While my Dad loved the “played-the-game-the-right-way” O’Neill, I loved Jeter and David Wells, too. David Wells had no business being on an athletic field. He probably ate steaks during the games he wasn’t pitching. His demeanor, however, and his carefree attitude propelled “Boomer” to 18 wins. My first baseball game I ever attended was at Yankee Stadium when I witnessed David Wells’ perfect game. Other teams were just footnotes in the book of the 1998 Yankees.
And then David Wells was traded. He was traded for a Red Sox legend, and I was pretty unhappy to say the least. The Yankees were officially no longer underdogs. They had targets on their back. This is where you hear talk of the “Evil Empire.” We had officially become the heads of the playground, but now we had to start beating people up to enforce our authority.

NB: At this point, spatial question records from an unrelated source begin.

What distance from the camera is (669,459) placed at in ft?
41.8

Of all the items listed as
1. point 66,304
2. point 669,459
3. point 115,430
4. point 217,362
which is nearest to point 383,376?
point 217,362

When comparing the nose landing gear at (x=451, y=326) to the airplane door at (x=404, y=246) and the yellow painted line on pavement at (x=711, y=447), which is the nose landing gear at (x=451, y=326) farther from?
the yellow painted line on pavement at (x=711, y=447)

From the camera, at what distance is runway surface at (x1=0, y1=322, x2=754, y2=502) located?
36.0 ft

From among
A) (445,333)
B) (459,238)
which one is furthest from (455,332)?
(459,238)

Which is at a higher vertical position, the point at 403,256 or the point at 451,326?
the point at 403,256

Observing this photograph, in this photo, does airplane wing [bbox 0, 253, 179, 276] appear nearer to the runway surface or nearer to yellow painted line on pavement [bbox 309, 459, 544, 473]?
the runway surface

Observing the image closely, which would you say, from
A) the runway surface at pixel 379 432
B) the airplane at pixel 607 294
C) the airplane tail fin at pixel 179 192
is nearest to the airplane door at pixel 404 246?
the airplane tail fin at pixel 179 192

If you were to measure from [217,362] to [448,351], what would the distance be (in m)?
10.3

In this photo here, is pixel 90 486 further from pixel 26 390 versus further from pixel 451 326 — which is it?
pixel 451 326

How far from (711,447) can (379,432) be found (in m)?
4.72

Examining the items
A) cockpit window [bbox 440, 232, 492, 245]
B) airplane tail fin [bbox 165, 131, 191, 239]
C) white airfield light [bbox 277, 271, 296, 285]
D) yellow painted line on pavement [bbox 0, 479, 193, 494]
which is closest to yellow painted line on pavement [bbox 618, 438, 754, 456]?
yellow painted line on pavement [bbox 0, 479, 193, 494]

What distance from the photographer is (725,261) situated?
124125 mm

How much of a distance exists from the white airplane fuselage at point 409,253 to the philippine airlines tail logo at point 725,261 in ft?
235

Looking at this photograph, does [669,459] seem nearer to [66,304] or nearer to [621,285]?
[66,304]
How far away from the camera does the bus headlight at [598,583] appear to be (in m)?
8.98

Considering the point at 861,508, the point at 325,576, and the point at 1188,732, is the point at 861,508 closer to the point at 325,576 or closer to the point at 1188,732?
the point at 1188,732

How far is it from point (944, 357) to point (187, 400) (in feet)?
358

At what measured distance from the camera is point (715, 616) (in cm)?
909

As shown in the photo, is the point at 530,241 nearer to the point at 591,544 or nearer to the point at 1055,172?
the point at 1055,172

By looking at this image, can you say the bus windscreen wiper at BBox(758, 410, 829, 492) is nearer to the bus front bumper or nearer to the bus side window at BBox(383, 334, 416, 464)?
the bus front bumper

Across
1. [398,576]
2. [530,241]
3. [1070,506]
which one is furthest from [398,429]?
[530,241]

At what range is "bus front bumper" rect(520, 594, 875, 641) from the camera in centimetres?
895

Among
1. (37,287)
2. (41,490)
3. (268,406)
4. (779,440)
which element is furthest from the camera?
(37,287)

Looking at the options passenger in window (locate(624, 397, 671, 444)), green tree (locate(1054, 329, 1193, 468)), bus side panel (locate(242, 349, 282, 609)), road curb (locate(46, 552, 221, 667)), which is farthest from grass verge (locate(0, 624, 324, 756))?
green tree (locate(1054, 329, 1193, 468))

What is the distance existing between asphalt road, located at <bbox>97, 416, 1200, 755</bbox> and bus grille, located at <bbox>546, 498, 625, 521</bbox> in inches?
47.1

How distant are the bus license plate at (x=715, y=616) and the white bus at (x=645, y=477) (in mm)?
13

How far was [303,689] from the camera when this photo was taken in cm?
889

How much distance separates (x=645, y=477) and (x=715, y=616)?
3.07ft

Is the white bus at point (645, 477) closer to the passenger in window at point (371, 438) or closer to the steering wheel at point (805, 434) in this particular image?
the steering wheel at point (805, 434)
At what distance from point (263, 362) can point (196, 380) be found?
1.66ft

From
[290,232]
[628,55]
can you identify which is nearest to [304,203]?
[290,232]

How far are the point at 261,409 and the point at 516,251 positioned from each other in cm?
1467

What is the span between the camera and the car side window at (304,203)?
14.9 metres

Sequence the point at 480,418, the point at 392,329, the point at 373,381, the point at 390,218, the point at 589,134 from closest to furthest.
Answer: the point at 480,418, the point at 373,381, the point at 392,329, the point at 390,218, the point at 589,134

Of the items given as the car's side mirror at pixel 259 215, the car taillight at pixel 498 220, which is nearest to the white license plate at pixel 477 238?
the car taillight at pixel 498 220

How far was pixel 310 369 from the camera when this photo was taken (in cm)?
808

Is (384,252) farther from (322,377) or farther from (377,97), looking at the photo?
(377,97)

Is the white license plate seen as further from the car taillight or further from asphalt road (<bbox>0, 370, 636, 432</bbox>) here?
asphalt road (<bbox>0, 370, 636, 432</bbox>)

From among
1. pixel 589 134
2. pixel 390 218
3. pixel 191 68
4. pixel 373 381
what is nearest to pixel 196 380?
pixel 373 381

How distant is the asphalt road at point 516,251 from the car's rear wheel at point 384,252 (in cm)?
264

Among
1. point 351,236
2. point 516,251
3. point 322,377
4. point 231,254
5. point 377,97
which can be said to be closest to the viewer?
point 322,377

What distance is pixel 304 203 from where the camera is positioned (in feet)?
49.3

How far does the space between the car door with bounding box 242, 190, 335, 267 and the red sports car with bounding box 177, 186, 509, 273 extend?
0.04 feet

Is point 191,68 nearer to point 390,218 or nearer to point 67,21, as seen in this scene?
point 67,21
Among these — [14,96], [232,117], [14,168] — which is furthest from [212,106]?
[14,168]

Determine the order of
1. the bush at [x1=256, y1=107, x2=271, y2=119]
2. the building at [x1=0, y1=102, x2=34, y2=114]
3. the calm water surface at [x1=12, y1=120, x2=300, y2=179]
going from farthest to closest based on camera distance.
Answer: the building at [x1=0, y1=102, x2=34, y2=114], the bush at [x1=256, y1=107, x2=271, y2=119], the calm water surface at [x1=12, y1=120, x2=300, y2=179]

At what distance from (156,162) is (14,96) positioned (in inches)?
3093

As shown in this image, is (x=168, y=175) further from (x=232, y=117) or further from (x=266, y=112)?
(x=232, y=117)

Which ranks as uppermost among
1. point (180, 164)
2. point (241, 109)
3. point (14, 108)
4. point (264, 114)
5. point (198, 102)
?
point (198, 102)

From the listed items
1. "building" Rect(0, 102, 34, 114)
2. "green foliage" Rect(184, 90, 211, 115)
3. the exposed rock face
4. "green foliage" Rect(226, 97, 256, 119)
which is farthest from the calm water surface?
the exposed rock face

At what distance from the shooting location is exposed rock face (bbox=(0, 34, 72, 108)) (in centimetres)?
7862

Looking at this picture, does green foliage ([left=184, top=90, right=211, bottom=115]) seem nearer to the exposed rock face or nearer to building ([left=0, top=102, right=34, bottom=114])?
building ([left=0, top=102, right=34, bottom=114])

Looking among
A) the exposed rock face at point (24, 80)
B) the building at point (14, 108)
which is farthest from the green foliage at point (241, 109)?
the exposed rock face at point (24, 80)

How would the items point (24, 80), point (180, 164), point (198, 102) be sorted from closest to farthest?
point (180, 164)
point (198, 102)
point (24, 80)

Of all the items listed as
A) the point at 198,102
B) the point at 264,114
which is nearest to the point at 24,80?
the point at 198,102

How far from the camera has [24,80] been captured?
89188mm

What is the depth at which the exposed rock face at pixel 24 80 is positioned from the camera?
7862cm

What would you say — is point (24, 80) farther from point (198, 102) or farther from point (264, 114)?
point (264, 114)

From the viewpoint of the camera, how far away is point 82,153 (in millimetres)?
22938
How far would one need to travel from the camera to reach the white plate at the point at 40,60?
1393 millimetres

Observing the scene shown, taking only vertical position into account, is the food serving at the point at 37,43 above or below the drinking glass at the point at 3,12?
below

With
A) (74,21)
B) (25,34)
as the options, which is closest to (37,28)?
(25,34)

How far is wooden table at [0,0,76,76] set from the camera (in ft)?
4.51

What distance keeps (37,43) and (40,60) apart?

In 2001, we met our match. I think people really forget just how good the 2001 Arizona Diamondbacks were. They had the two best pitchers of the past 20 years, and two of the top ten pitchers of all time, Curt Schilling and Randy Johnson. Luis Gonzalez hit over 50 home runs in a time when that was a big deal. They had a closer that did a funny thing with his arms when he pitched, something I often tried to emulate when I played “pitcher-and-catcher” with my friends.
And just like that, my whole life came crashing down when Mariano’s cutter blooped over Derek Jeter to score the winning run.
Losing was suddenly not an option. That’s what baseball fans do not understand about the New York Yankees. It is not an obsession with winning. It is an obsession with not losing. That’s why Yankees fans are not as excited by Aaron Boone’s Game Seven home run to beat the Red Sox as they are upset by the events of 2004 when the Sox beat the Yanks. Teams that want to win look long-term, developing a farm system, getting young players, focusing on pitching. Teams that hate losing will do anything to salvage the season.
In many ways, the 1990s Yankees could only win because they had been losing for the past 20 years; it forced them to play as a team, and it alleviated pressure on players for individual achievement. Now every free agent and every star feels like he needs to hit a homer a game or else he will be traded. This is what broke players like A-Rod, who suffered from immense pressure during his time in New York. Jason Giambi, one of the more superstitious players to ever play the game, would wear a golden thong during bad slumps in the hopes of breaking them so that he could go back to being the Jason Giambi that pitchers feared.
So this is my advice to the current non-playoff-making excuse for a team that is lucky enough to put on the pinstripes: take the pressure off yourself. You don’t need to win 114 games right now. You just need to captivate the attention of the young Yankee fans who, in an era where pro athletes aren’t role models, need you right now.
Dubbs is a member of the class of 2014.